I have been trying unsuccessfully to merge three Stata files that I originally imported from MS Excel against a 6 character string ID code (e.g. n5fpeb
). They are stored as str6
variables in the Stata data files.
I have recorded some other variables that also identify each observation--a numeric participant ID and a school ID number, as each participant is a school pupil. My master dataset is in stacked format, because my data is longitudinal. When I attempt a 1:m merge (i.e. merge 1:m id using "C:\Users ... May.dta", generate(_merge1)
), Stata returns the following error message : variable id does not uniquely identify observations in the master data
.
I've read various guides, but can't figure out why the datasets won't merge. Could I be using the wrong command? Or perhaps the string variables, or multiple string variables, are confusing Stata?

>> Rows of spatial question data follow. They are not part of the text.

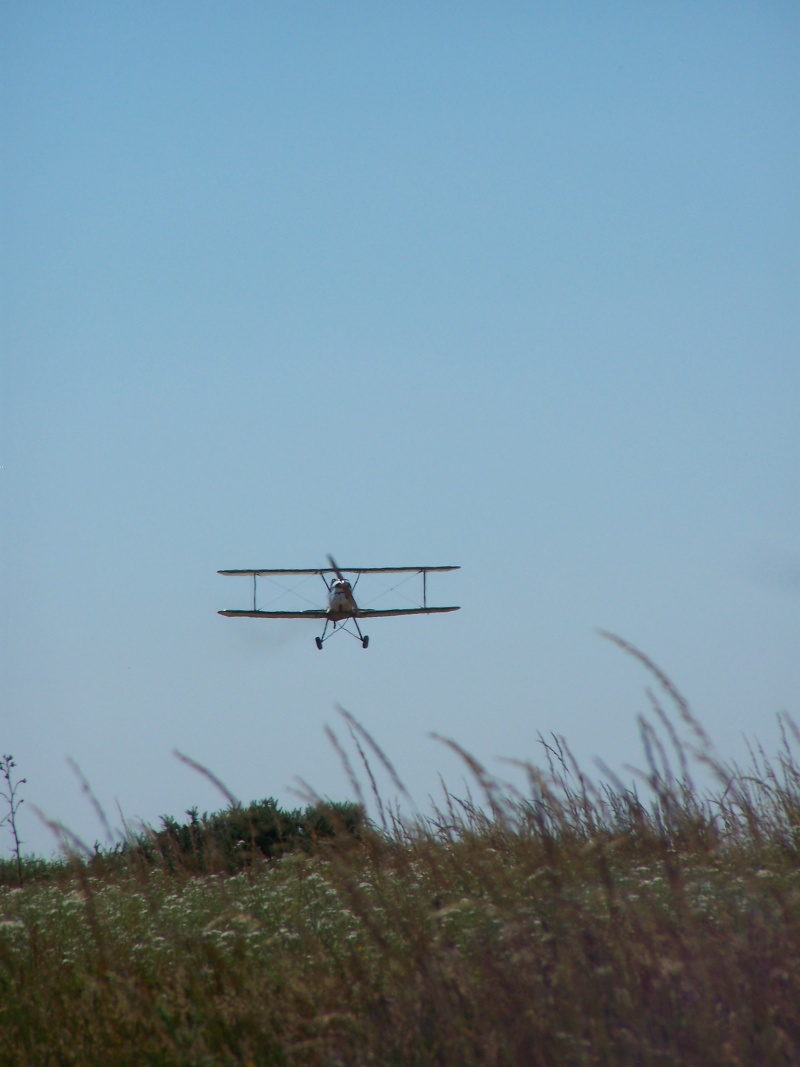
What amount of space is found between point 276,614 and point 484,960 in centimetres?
2936

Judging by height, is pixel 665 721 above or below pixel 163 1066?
above

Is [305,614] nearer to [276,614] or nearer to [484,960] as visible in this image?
[276,614]

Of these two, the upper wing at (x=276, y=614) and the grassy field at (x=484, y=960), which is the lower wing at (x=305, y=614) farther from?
the grassy field at (x=484, y=960)

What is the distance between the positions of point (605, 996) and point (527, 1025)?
0.47 m

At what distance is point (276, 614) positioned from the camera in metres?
34.2

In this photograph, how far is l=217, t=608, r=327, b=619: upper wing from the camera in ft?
111

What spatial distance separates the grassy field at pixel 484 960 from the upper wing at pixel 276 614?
25.6m

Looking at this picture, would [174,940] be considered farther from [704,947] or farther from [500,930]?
[704,947]

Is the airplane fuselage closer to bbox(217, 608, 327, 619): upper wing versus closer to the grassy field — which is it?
bbox(217, 608, 327, 619): upper wing

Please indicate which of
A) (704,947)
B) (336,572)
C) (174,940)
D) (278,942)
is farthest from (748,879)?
(336,572)

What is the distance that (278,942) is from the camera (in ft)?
22.6

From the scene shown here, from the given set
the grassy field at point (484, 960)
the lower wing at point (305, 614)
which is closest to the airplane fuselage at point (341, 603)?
Answer: the lower wing at point (305, 614)

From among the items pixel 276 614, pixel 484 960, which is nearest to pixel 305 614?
pixel 276 614

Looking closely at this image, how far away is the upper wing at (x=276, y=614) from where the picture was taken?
33.9m
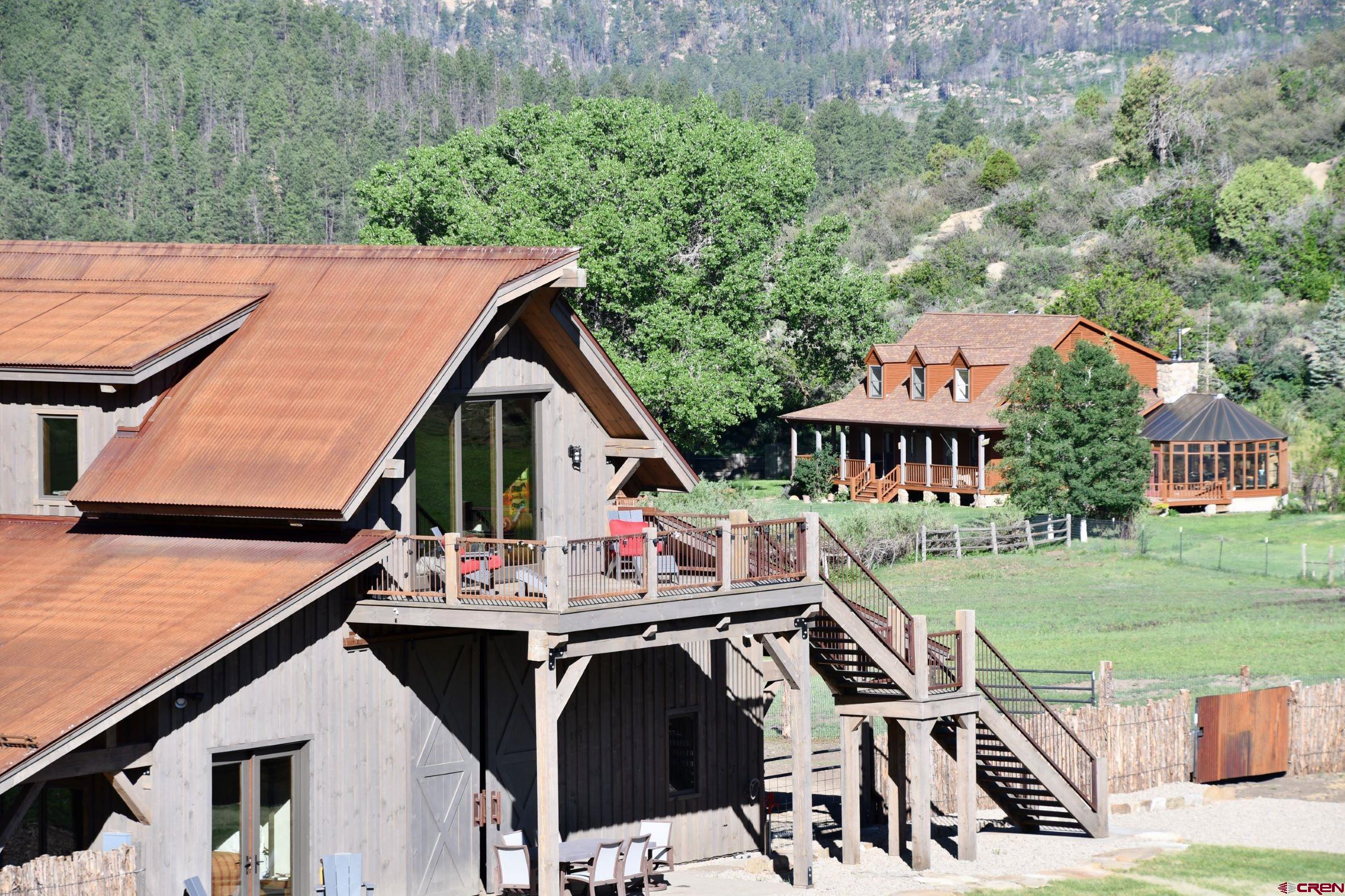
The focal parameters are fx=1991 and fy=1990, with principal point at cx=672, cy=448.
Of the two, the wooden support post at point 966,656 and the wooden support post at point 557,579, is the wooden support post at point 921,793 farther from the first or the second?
the wooden support post at point 557,579

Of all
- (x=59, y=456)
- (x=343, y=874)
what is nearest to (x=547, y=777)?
(x=343, y=874)

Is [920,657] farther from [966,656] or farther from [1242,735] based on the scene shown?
[1242,735]

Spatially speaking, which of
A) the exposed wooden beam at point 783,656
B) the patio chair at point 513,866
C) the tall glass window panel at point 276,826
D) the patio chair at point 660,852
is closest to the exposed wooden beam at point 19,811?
the tall glass window panel at point 276,826

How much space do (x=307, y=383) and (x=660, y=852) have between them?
703 cm

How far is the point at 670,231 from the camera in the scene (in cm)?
6688

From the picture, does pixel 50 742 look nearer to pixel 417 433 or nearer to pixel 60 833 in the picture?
pixel 60 833

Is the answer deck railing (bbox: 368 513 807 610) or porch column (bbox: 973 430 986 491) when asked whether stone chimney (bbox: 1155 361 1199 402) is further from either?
deck railing (bbox: 368 513 807 610)

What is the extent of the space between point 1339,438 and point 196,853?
53.4 m

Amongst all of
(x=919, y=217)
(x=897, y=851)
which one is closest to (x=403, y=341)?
(x=897, y=851)

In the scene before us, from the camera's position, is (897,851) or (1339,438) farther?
(1339,438)

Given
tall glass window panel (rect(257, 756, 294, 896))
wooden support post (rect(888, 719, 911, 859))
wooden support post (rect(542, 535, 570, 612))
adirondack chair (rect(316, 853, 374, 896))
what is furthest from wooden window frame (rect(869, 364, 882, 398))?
adirondack chair (rect(316, 853, 374, 896))

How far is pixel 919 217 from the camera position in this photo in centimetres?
13025

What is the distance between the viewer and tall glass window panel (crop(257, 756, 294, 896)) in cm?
2134

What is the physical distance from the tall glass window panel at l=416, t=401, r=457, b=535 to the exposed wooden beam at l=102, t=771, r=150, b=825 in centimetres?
469
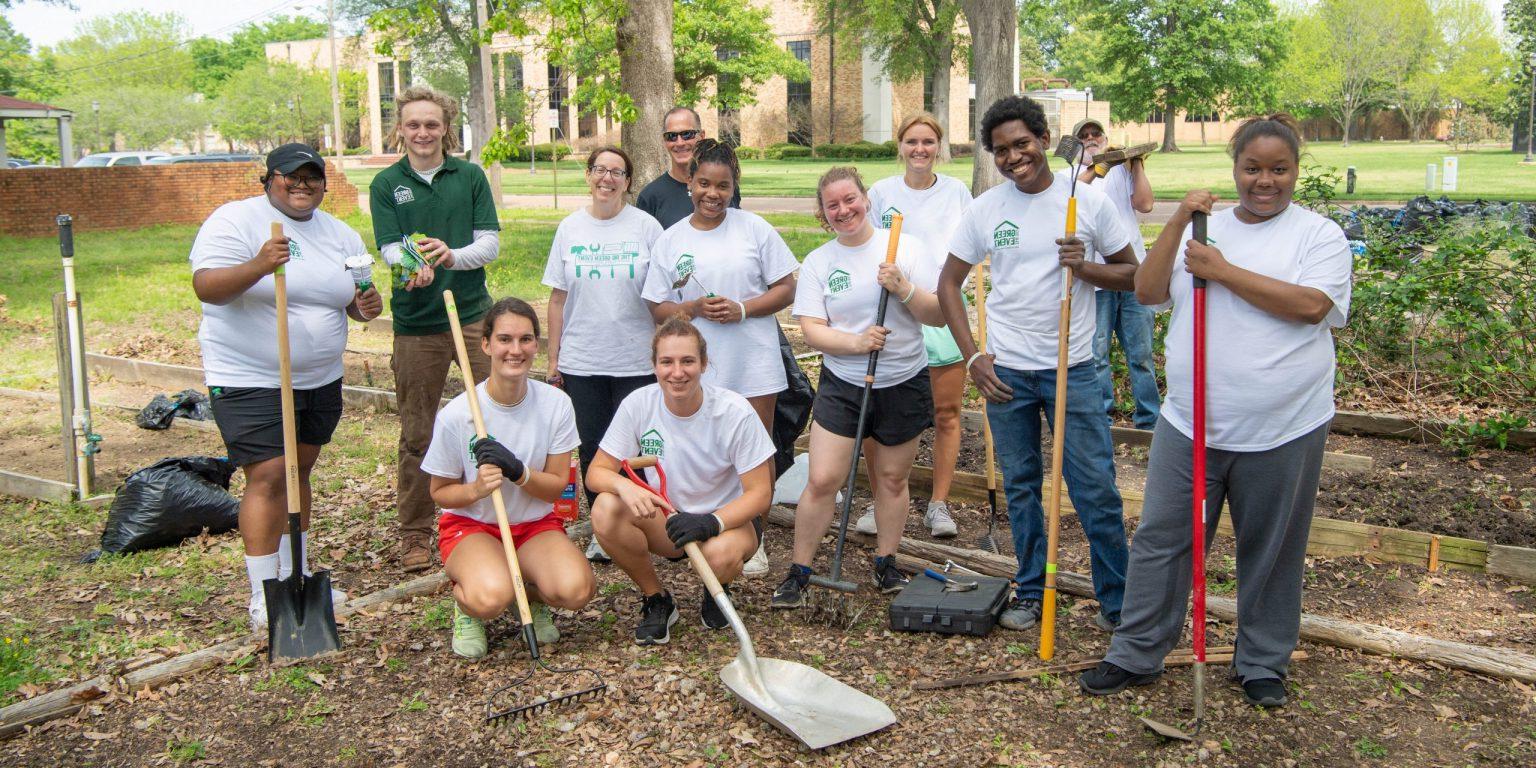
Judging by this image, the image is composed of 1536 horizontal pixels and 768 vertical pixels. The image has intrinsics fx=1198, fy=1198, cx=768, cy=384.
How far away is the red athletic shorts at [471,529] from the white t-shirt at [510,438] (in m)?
0.02

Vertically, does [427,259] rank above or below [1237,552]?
above

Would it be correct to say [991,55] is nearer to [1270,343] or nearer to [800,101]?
[1270,343]

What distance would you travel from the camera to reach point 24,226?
67.2 ft

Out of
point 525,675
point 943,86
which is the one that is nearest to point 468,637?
point 525,675

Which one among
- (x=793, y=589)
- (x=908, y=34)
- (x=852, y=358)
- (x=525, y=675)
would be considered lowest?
(x=525, y=675)

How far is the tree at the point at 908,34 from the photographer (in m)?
38.8

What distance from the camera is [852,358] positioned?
4.66 meters

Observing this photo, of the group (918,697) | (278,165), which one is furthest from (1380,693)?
(278,165)

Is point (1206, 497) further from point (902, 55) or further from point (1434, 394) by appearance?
point (902, 55)

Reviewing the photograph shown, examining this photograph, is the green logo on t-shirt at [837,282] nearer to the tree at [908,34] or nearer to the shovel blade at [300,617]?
the shovel blade at [300,617]

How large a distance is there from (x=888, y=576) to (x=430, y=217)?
246 cm

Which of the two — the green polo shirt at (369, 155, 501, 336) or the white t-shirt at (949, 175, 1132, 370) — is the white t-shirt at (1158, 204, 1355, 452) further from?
the green polo shirt at (369, 155, 501, 336)

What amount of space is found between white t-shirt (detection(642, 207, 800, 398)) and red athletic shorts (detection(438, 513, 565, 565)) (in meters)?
0.91

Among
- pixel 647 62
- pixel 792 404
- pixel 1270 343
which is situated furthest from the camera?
pixel 647 62
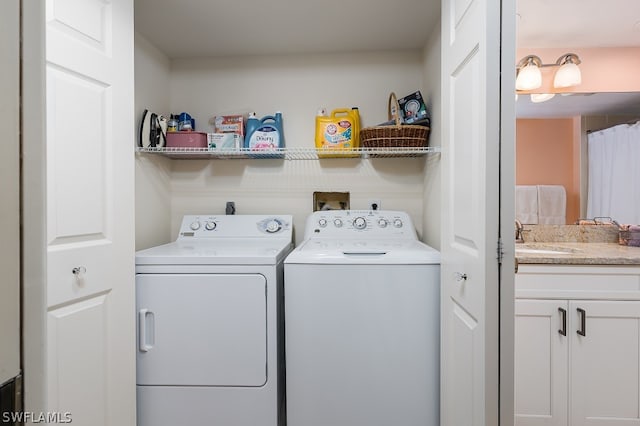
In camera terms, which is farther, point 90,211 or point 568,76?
point 568,76

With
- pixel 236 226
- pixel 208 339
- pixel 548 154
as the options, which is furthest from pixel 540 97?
pixel 208 339

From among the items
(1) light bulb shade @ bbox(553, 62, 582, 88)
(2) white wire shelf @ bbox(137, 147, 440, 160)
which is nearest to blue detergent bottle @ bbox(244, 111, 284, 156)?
(2) white wire shelf @ bbox(137, 147, 440, 160)

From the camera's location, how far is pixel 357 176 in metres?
2.25

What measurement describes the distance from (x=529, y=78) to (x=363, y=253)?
147cm

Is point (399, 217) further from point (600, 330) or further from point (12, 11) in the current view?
point (12, 11)

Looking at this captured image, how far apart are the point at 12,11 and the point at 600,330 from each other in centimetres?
211

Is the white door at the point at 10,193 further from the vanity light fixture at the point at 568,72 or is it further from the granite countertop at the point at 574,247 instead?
the vanity light fixture at the point at 568,72

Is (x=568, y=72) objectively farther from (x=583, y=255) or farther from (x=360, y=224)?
(x=360, y=224)

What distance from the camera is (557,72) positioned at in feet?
6.36

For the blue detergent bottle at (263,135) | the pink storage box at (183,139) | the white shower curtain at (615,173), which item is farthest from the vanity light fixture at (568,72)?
the pink storage box at (183,139)

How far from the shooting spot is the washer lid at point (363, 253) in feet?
4.91

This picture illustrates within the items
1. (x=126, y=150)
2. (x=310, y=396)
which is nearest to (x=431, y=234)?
(x=310, y=396)

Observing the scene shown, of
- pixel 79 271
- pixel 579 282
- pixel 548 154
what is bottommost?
pixel 579 282

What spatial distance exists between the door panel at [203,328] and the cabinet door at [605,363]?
1.44 m
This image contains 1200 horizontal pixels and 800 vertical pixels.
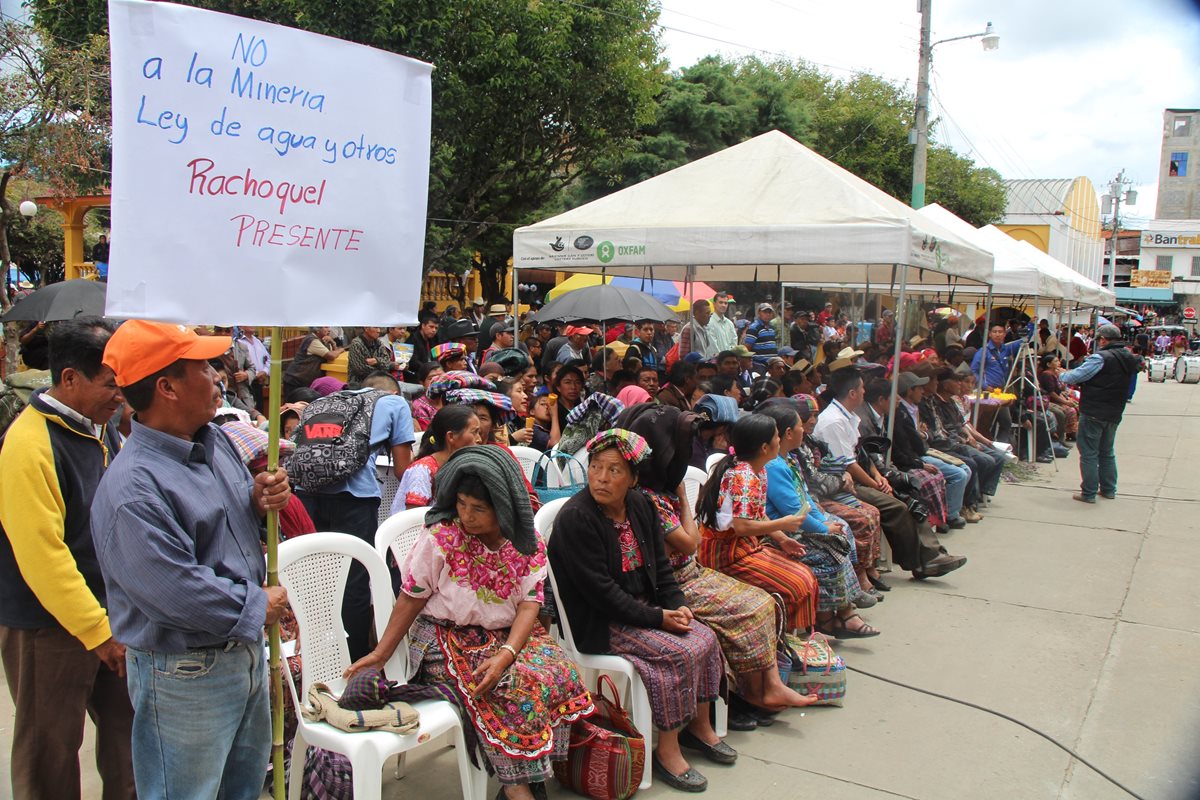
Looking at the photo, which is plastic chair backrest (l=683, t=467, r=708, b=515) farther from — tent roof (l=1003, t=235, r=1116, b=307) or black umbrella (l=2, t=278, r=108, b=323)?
tent roof (l=1003, t=235, r=1116, b=307)

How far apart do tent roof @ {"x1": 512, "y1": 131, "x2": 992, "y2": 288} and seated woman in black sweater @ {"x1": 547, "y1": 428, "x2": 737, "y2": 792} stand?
3660mm

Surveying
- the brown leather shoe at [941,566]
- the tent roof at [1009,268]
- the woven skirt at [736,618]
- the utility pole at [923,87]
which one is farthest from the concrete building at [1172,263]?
the woven skirt at [736,618]

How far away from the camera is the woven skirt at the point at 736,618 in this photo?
409 centimetres

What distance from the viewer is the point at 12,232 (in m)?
29.8

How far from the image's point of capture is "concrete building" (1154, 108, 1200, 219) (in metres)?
1.07

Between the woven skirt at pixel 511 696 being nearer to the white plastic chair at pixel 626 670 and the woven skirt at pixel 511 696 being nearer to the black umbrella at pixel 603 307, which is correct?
the white plastic chair at pixel 626 670

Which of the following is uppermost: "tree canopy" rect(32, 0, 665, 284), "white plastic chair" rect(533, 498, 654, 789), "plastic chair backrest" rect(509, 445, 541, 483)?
"tree canopy" rect(32, 0, 665, 284)

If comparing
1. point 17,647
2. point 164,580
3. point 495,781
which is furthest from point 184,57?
point 495,781

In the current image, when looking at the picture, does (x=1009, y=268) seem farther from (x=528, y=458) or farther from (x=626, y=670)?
(x=626, y=670)

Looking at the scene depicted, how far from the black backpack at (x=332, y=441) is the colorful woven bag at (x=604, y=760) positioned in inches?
64.7

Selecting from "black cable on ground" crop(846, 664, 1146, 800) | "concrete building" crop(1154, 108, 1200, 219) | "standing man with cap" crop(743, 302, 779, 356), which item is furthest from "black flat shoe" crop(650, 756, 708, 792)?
"standing man with cap" crop(743, 302, 779, 356)

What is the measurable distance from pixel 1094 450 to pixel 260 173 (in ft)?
31.3

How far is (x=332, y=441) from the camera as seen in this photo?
4242 millimetres

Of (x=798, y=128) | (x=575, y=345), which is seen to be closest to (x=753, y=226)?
(x=575, y=345)
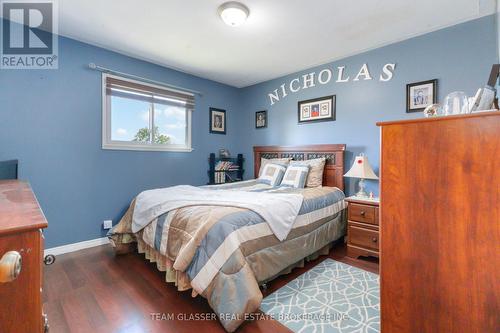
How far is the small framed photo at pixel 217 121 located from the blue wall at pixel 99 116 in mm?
761

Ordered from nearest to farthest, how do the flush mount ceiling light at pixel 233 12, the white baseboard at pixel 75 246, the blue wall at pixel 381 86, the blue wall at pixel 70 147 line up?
1. the flush mount ceiling light at pixel 233 12
2. the blue wall at pixel 381 86
3. the blue wall at pixel 70 147
4. the white baseboard at pixel 75 246

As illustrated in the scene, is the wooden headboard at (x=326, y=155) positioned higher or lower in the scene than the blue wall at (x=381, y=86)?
lower

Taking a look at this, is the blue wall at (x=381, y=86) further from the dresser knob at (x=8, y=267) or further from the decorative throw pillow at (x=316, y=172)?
the dresser knob at (x=8, y=267)

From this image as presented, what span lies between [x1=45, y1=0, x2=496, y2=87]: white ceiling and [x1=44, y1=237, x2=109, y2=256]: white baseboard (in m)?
2.46

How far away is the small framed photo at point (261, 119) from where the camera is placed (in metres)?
4.25

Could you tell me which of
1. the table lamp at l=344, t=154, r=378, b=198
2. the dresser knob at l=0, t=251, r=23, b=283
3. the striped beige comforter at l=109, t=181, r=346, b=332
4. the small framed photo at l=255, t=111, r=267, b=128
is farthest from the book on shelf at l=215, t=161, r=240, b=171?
the dresser knob at l=0, t=251, r=23, b=283

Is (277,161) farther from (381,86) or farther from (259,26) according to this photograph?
(259,26)

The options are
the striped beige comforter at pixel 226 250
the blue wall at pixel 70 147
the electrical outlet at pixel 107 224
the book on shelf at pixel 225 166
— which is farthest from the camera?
the book on shelf at pixel 225 166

I'd like to learn how to cleanly add future observations to my master dataset.
The solution to your problem depends on what exactly you are trying to merge with your master dataset. From your description, I think your master data has each participant identified by numeric ID or alternatively by the string ID. Since you mention it is a longitudinal, stacked file, I would guess there is also a year variable (or some other time variable).
If the dataset you are trying to merge in is more observations of the same data (same variables, just more years perhaps), look into the
append
command.If the dataset you are trying to merge in is at the participant level, then William is right and you want
m:1
. This is because you have many observations of the same participant in your master file stacked on top of each other.1:m
expects to find only one copy of each id in the stack.If the dataset you are trying to merge in is at the particpant-year level (i.e. is also longitudinal), then you want
merge 1:1 id year ...
(or whatever your time variable is). This will work if there is only one copy of each id and year pair (i.e. only one record for each participant for each time period) in your stack of observations. Be warned, if your data is not clean and there is more than one, this will not work.Hope this helps!